*INSTRUKSI KERJA 1*.
Tolong tentukan apakah setiap pernyataan berikut sesuai dengan teks tentang cukai rokok, jawab ya atau tidak, lalu kutip kata-kata teks yang menentukannya. (a) Persentase perokok anak usia 10-18 tahun turun dari tahun 2018 sampai 2020. (b) Kelompok umur 10-12 tahun mengalami penurunan dari tahun 2019 ke tahun 2020. (c) Wawan Hermawan adalah peneliti FEB Universitas Padjajaran.
*INSTRUKSI KERJA 2*.
Sebutkan semua rentang umur yang disebut dalam teks tentang cukai rokok.

*KUTIPAN TEKS*.
+---+
Menerawang Efektivitas Kenaikan Cukai Rokok Tekan Prevalensi Merokok
- U-Report
VIVA – Kenaikan tarif cukai rokok di Indonesia selama ini dinilai sudah berhasil menurunkan prevalensi merokok. Sehingga, jika tarif dinaikkan lagi terlalu tinggi dikhawatirkan malah bisa menyebabkan perubahan konsumsi pada jenis rokok yang lebih murah atau subtitusi ke rokok ilegal.
Karena itu, Peneliti FEB Universitas Padjajaran, Wawan Hermawan berpendapat, kenaikan tarif cukai rokok tahun depan, bisa meningkatkan prevalensi merokok, akibat mengkonsumsi rokok yang lebih murah.
Berdasarkan hasil kajiannya, persentasi perokok anak usia 10-18 tahun terus mengalami penurunan dari tahun 2018 sampai dengan tahun 2020. Penurunan ini, menurut Wawan, konsisten terjadi untuk kelompok umur 13-15 tahun dan kelompok umur 16-18 tahun.
Kelompok umur 10-12 tahun terjadi kenaikan pada tahun 2019 ke tahun 2020, walaupun persentase perokok dari kelompok umur 10-12 tahun sangat rendah dibandingkan dengan kelompok umur lainnya.
"Terdapat perbedaan antara target pada RPJMN 2020-2024 dan data publikasi BPS. Selain itu perkembangan prevalensi merokok juga menunjukkan sudah terjadi penurunan dari tahun 2018 sampai dengan 2020," kata Wawan dalam webinar bertajuk 'Reformulasi Kebijakan Cukai Rokok dan Masa Depan Industri Hasil Tembakau', dikutip Senin, 8 November 2021.
Wawan mengatakan prevalensi merokok umur 10-18 tahun di Indonesia sudah turun sampai dengan 3.81 persen untuk perokok tembakau, dan 3.90 persen untuk perokok tembakau dan elektrik.
Menurut Wawan, peluang merokok untuk kelompok umur 10-18 tahun dan 10 tahun ke atas menurun dari tahun 2019 dan tahun 2020 dilihat dari tahun 2017.
"Kami memandang Pemerintah perlu revisi target indikasi RPJMN untuk target prevalensi merokok umur 10-18 tahun," katanya.
+---+
*CUPLIKAN DATA*.

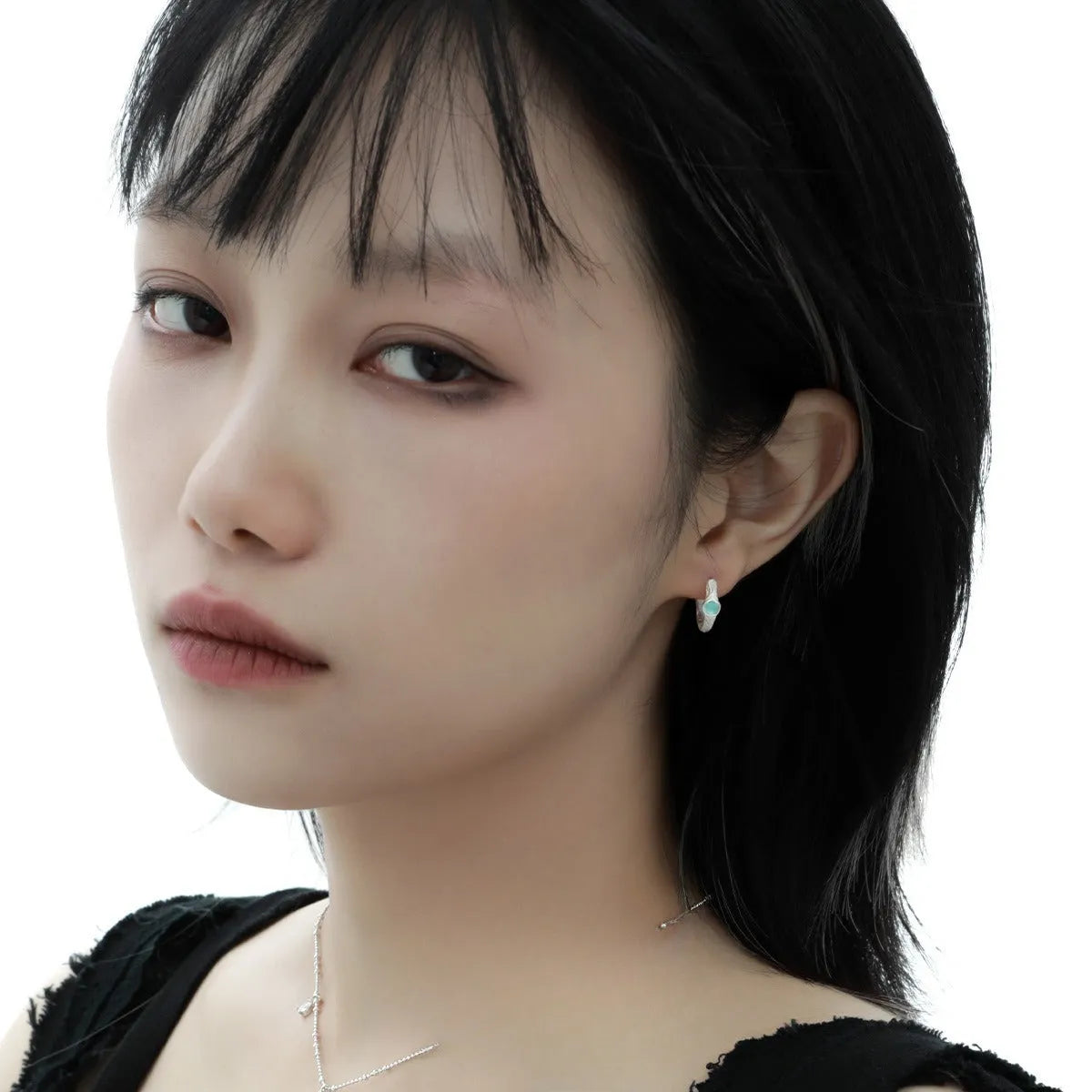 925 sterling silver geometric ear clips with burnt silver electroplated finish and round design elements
+---+
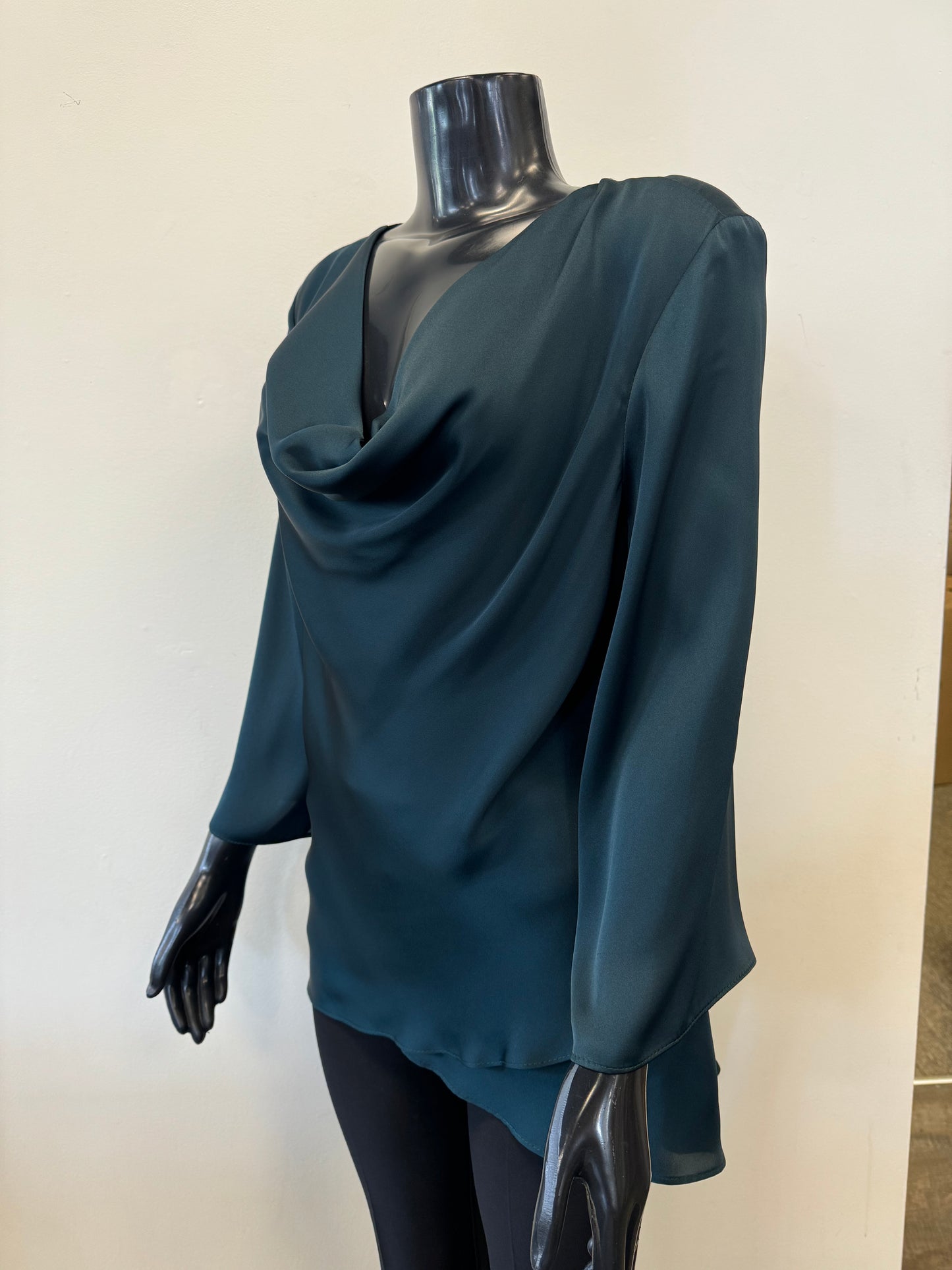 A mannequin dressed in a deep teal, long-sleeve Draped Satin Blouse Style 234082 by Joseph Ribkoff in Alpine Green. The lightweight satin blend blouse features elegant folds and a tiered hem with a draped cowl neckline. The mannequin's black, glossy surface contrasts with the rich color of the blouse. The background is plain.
+---+
*HASIL LATIHAN 1*.
(a) Ya: "persentasi perokok anak usia 10-18 tahun terus mengalami penurunan dari tahun 2018 sampai dengan tahun 2020"
(b) Tidak: "Kelompok umur 10-12 tahun terjadi kenaikan pada tahun 2019 ke tahun 2020"
(c) Ya: "Peneliti FEB Universitas Padjajaran, Wawan Hermawan"

*HASIL LATIHAN 2*.
- 10-18 tahun
- 13-15 tahun
- 16-18 tahun
- 10-12 tahun
- 10 tahun ke atas